Directions for this task:
Print the entries in full, word for word, but not the pictures.

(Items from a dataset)

++++++++++++++++++++

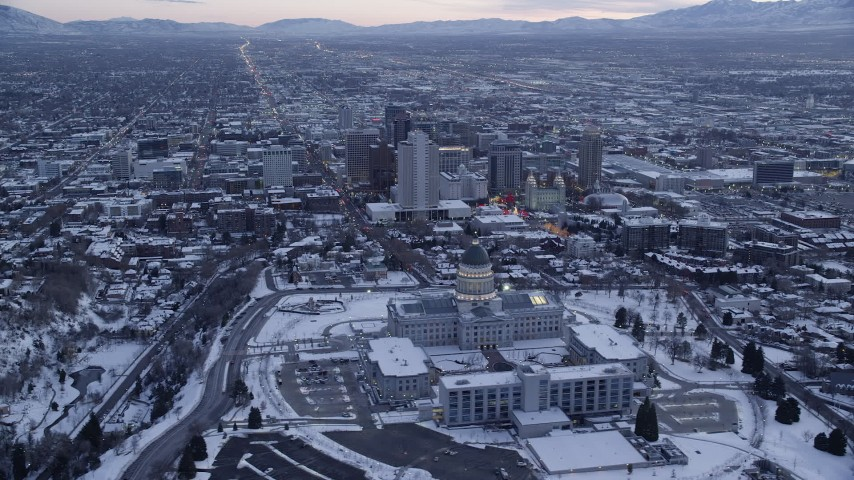6K stock footage aerial video orbit Utah State Capitol and Downtown SLC with winter snow at twilight Aerial Stock Footage | AX128_008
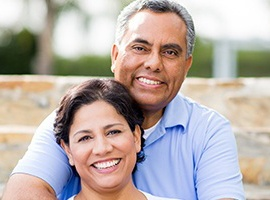 Smiling couple with dental implants in Carmichael
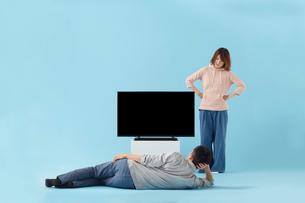テレビの前で寝転がる男性に苛立つ女性の写真素材 [FYI02503034]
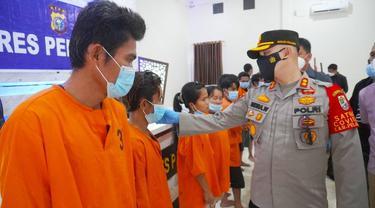 Kepala Polres Pelalawan AKBP Indra Wijatmiko berbincang dengan seorang tersangka penganiayaan sadis yang menuduh korbannya sebagai dukun santet.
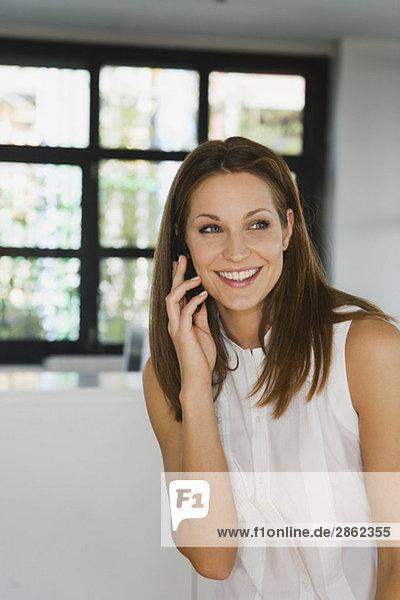 Junge Frau im Büro mit Handy  lächelnd  Portrait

++++++++++++++++++++

Completed task:
6K stock footage aerial video orbit Utah State Capitol and Downtown SLC with winter snow at twilight Aerial Stock Footage | AX128_008
 Smiling couple with dental implants in Carmichael
テレビの前で寝転がる男性に苛立つ女性の写真素材 [FYI02503034]
 Kepala Polres Pelalawan AKBP Indra Wijatmiko berbincang dengan seorang tersangka penganiayaan sadis yang menuduh korbannya sebagai dukun santet.
 Junge Frau im Büro mit Handy  lächelnd  Portrait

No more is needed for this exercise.